Copy the records below, swapping "yellow tactile paving strip" for "tactile warning strip" wherever it occurs and leaving every other word unchanged. Leave the pictures out.

== DATA FOR PROCESSING ==
^^^^^^^^
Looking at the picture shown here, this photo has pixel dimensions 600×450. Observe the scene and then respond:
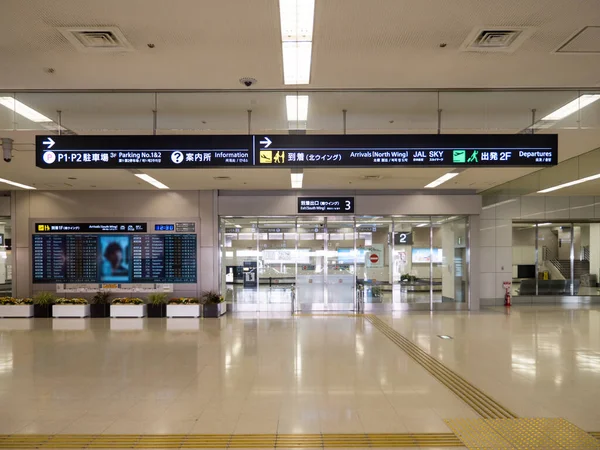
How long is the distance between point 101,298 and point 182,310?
260 centimetres

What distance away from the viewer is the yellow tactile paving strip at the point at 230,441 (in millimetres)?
3926

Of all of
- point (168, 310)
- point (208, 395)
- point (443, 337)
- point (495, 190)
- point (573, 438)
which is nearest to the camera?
point (573, 438)

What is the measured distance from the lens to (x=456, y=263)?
1390cm

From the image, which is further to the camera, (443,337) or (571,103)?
(443,337)

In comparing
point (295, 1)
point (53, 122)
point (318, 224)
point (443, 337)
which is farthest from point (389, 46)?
point (318, 224)

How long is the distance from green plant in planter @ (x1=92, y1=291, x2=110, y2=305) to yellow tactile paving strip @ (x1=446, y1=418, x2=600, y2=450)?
10801mm

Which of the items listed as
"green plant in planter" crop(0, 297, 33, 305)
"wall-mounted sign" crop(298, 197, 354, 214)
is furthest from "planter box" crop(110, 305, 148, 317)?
"wall-mounted sign" crop(298, 197, 354, 214)

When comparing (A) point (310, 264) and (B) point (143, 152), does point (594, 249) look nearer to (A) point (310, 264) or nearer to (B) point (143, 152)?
(A) point (310, 264)

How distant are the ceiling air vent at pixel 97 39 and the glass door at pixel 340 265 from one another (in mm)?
9990

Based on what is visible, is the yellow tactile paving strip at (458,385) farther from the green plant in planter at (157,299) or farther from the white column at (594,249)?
the white column at (594,249)

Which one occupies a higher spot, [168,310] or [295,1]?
^^^^^^^^
== ANSWER FOR THIS EXERCISE ==
Looking at the picture shown here, this photo has pixel dimensions 600×450. Observe the scene and then respond:
How long is the distance between point 101,298 and point 182,310?
260 centimetres

What distance away from the viewer is the tactile warning strip at the point at 230,441 (in millimetres)?
3926

Of all of
- point (168, 310)
- point (208, 395)
- point (443, 337)
- point (495, 190)
- point (573, 438)
which is nearest to the camera?
point (573, 438)

What is the measured distance from the lens to (x=456, y=263)?
1390cm

From the image, which is further to the camera, (443,337) or (571,103)?
(443,337)

In comparing
point (295, 1)
point (53, 122)
point (318, 224)
point (443, 337)
which is farthest from point (389, 46)?
point (318, 224)

How long is the distance from green plant in planter @ (x1=92, y1=291, x2=110, y2=305) to tactile warning strip @ (x1=446, y1=418, x2=600, y2=450)?
10801mm

Which of the items listed as
"green plant in planter" crop(0, 297, 33, 305)
"wall-mounted sign" crop(298, 197, 354, 214)
is furthest from "planter box" crop(110, 305, 148, 317)?
"wall-mounted sign" crop(298, 197, 354, 214)

When comparing (A) point (310, 264) and (B) point (143, 152), does point (594, 249) look nearer to (A) point (310, 264) or nearer to (B) point (143, 152)?
(A) point (310, 264)

How distant are the ceiling air vent at pixel 97 39 and the glass door at pixel 340 265 from one another (in mm)?
9990

Based on what is visible, is the tactile warning strip at (458,385) farther from the green plant in planter at (157,299) or farther from the white column at (594,249)?
the white column at (594,249)

Which one occupies a higher spot, [168,310] or [295,1]?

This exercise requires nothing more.